Il prossimo sindaco di Roma potrebbe essere un pentastellato?
«Potrebbe. In democrazia funziona così. Ma io spero che la sinistra riformista, profondamente rinnovata, riesca a riprendere ed evolvere il cammino delle Giunte che hanno cambiato la città: quella di Petroselli, di Rutelli, la mia fino e quella di Marino».
Lei ha un clan di amici?
«In questo momento frequento soprattutto quelli di mia moglie. Quando lo incontro sto molto bene con Ettore Scola. Ciao è dedicato anche a lui».

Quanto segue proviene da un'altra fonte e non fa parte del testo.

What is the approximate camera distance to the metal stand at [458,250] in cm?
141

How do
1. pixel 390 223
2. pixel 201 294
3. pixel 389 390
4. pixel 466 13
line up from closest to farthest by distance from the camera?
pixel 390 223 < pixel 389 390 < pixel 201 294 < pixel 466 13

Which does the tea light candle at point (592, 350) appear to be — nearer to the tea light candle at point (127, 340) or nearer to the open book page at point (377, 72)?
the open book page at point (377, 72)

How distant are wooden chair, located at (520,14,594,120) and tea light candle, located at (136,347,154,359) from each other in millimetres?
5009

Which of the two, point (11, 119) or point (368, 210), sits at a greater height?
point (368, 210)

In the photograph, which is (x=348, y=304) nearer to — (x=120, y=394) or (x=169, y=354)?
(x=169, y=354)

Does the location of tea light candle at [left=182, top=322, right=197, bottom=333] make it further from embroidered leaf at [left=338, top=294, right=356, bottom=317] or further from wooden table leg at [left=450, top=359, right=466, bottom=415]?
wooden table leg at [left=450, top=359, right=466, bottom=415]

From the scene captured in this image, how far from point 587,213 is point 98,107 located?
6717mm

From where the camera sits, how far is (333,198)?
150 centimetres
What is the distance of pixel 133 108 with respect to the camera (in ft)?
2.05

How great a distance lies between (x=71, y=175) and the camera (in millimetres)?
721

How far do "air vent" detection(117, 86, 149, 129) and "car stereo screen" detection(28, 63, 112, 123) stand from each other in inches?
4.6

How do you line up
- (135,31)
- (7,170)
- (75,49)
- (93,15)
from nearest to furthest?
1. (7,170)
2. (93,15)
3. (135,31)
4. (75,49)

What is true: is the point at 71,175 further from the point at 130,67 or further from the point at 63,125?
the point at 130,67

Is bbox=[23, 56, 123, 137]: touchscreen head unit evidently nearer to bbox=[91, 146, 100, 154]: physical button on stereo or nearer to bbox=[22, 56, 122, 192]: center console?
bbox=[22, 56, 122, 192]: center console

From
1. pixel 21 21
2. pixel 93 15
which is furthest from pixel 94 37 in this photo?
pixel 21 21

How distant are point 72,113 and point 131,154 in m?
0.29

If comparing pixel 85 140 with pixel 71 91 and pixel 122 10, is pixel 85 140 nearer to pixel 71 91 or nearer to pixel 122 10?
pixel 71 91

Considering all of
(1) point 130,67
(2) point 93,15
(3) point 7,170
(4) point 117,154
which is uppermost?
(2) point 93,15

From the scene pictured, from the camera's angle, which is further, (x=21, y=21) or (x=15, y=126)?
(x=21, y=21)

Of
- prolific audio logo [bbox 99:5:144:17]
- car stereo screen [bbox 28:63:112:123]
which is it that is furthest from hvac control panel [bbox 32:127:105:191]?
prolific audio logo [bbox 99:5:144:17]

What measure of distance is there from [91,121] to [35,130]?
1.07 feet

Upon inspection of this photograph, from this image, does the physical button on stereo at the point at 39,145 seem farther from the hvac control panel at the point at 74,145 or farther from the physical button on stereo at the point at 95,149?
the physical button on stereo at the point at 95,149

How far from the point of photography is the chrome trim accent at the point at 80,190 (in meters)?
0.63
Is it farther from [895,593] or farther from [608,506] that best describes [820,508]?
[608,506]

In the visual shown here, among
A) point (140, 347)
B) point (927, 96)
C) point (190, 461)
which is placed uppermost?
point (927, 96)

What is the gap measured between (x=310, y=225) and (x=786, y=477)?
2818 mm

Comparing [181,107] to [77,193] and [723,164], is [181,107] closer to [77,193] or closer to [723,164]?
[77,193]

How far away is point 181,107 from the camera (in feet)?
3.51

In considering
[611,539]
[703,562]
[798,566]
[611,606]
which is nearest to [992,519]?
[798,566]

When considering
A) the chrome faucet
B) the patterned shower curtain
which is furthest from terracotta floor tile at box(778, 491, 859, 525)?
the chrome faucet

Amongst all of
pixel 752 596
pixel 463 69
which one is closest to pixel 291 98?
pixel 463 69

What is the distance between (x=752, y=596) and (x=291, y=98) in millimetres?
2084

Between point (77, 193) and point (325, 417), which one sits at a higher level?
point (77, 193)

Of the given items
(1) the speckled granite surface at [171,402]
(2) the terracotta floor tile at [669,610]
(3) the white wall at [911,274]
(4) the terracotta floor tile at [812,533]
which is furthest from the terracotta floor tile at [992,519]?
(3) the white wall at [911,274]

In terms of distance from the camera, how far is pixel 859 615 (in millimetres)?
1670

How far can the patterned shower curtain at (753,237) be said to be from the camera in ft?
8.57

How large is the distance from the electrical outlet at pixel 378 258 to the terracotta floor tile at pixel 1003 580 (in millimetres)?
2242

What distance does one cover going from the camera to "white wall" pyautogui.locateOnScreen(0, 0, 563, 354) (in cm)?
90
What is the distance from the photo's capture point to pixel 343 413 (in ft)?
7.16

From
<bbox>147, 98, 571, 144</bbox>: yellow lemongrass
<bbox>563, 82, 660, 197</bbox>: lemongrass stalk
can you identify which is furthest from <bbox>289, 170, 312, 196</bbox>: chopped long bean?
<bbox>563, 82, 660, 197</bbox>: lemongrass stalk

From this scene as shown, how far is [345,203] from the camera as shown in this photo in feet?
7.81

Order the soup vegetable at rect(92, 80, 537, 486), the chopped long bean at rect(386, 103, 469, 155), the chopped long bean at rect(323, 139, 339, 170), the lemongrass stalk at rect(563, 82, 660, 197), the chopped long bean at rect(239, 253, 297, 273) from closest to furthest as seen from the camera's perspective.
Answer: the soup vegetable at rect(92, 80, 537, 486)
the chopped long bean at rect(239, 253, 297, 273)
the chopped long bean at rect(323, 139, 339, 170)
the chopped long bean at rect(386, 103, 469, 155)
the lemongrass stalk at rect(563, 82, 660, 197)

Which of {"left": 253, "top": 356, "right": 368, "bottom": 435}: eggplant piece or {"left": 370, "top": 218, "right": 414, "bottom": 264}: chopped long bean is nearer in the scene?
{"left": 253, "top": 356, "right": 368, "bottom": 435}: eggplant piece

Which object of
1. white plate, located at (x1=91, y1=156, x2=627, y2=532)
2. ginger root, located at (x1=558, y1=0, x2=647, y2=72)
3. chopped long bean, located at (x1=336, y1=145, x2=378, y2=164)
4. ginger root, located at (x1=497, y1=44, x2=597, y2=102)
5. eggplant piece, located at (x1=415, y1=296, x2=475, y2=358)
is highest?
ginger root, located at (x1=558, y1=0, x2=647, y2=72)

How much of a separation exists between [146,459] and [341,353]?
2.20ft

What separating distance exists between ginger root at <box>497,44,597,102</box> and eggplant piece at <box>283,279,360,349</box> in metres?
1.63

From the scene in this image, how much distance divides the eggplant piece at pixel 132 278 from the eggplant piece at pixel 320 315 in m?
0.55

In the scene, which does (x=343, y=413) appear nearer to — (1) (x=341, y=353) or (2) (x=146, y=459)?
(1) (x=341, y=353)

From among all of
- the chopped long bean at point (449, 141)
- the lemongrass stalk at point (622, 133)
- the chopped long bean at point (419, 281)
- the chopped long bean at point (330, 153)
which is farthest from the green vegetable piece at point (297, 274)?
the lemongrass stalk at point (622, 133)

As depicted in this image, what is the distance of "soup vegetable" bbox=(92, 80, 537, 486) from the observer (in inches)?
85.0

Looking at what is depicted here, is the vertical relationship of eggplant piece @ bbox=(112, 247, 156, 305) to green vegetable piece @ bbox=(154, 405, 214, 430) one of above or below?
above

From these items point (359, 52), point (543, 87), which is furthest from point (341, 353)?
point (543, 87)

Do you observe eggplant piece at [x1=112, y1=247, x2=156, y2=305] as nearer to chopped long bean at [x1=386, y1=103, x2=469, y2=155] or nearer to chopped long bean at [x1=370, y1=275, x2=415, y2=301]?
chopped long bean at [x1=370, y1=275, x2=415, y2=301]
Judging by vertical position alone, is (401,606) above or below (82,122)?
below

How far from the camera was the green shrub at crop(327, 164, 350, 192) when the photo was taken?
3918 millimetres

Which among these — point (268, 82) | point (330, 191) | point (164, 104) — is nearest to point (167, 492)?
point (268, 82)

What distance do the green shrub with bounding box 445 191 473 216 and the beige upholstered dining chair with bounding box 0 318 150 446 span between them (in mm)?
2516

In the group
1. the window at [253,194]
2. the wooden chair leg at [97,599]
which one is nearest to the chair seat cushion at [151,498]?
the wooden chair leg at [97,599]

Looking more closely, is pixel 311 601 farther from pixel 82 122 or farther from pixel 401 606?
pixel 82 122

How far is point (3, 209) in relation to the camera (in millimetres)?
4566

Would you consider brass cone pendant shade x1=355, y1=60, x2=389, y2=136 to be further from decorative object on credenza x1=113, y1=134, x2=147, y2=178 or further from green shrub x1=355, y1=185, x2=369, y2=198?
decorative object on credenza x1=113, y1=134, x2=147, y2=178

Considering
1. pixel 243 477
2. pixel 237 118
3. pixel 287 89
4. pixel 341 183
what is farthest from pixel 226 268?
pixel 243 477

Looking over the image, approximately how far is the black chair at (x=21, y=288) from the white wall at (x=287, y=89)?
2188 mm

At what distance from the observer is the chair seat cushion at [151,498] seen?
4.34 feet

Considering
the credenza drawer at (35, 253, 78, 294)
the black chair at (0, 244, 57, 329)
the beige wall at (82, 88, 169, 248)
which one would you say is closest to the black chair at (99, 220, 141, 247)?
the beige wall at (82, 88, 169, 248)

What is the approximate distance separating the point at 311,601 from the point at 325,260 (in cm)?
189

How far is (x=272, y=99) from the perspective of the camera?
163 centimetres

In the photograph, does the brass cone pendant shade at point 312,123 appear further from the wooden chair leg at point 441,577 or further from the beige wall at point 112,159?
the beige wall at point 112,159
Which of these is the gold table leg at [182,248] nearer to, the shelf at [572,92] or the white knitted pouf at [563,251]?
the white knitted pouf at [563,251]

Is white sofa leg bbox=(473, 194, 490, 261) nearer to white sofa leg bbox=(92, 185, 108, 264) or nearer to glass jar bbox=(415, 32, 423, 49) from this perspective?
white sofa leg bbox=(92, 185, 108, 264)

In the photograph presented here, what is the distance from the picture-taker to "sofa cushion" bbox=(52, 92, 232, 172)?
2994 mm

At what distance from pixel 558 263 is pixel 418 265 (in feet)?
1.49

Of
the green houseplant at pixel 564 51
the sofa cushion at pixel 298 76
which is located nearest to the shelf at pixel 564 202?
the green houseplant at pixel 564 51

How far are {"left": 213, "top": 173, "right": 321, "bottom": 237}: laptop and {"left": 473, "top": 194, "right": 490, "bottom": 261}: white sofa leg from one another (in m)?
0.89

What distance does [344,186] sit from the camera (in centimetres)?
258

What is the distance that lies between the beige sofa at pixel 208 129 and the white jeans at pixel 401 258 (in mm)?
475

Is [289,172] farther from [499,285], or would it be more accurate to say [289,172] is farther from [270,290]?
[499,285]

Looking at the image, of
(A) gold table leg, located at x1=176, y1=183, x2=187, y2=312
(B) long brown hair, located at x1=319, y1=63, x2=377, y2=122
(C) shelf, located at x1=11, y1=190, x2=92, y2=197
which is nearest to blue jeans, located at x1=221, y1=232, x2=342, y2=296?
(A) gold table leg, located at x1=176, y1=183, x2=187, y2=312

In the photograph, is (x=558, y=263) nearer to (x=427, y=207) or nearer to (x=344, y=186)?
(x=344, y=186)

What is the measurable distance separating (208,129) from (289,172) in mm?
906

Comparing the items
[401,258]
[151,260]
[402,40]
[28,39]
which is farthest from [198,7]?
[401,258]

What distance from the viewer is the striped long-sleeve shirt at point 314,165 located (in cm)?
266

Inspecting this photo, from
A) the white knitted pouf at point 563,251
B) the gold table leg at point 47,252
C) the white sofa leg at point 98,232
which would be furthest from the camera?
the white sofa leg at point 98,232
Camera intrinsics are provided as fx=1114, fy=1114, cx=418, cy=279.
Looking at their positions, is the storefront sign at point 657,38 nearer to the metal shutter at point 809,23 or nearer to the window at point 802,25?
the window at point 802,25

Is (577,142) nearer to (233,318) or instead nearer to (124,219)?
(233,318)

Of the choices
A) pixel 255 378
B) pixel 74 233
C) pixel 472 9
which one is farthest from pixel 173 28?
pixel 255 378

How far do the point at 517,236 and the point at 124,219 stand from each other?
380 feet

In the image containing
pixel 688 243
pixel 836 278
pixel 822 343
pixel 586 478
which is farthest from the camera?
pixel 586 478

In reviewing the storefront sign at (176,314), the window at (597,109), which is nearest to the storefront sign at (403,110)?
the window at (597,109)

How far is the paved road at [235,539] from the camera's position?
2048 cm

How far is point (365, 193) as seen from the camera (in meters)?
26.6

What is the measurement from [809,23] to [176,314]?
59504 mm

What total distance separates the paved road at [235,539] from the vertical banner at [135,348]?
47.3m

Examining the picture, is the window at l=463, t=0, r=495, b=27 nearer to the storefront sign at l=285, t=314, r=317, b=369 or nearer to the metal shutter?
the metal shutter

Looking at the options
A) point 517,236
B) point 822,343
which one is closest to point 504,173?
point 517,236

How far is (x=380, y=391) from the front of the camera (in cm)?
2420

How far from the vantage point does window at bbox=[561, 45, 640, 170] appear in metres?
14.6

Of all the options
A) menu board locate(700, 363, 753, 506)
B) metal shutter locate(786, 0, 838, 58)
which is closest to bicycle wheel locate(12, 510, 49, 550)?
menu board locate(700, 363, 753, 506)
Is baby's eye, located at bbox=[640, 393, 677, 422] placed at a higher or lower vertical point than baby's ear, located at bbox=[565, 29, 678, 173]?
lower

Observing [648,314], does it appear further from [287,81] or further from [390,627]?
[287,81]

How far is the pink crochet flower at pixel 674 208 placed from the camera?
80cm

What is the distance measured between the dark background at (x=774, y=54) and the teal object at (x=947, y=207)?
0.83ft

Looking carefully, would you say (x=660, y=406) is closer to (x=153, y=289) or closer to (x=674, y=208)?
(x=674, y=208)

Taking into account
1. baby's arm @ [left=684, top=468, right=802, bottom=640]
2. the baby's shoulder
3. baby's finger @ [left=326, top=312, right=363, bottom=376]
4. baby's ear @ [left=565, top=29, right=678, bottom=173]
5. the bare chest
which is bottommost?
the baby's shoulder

Qual è la scelta che le ha cambiato la vita?
«Ne cito due. La prima a diciotto anni quando ho smesso di fare l’assistente alla regia di Gianni Bongioanni e sono diventato responsabile degli studenti della Fgci romana. La seconda quando ho lasciato l’incarico di sindaco di Roma per approdare alla segreteria del Pd».
Che cosa guarda in tv?
«Molto sport e serie tv: Les Revenants, Fargo…».
Sono tutte serie trasmesse da Sky. La Rai…
«La Rai quando ci si mette produce ottimi risultati, come Montalbano. Certo avrebbe dovuto produrre anche fiction come Romanzo criminale e Gomorra, e invece… Credo che ora stiano facendo uno sforzo di correzione. Quando ero al governo ho sponsorizzato una legge che obbliga i broadcaster a investire una quota di bilancio nella produzione di fiction italiane. Quelle cifre oggi andrebbero controllate. Se fossi un dirigente Rai spingerei anche per rendere fruibili le Teche. Lì dentro c’è la storia d’Italia».
Rai. La politica cerca ancora di controllarla con i suoi artigli. Ha letto le polemiche sui talk gufanti?
«Non mi va di parlarne. Ma dico questo: la Rai potrebbe avere un ruolo fondamentale nella ricostruzione di un clima civile».
I talk…
«Sono disposto ad aprire un confronto culturale, non politico sui talk. Ad alcuni oggi si potrebbe togliere l’audio, perché si sa che cosa diranno le persone. Ma temo che sia più colpa della politica che dei conduttori. Spesso, è vero, non c’è una narrazione originale».
La narrazione originale può essere anche da “gufi”?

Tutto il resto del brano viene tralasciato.